* BEGIN Supplied information *
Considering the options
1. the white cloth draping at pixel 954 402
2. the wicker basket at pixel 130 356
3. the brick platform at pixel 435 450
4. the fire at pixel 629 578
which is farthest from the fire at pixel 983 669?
* END Supplied information *
**Directive**
Rewrite the entries above, substituting "point" for each "pixel" and leaving everything else as it is.

**Task response**
Considering the options
1. the white cloth draping at point 954 402
2. the wicker basket at point 130 356
3. the brick platform at point 435 450
4. the fire at point 629 578
which is farthest from the fire at point 983 669?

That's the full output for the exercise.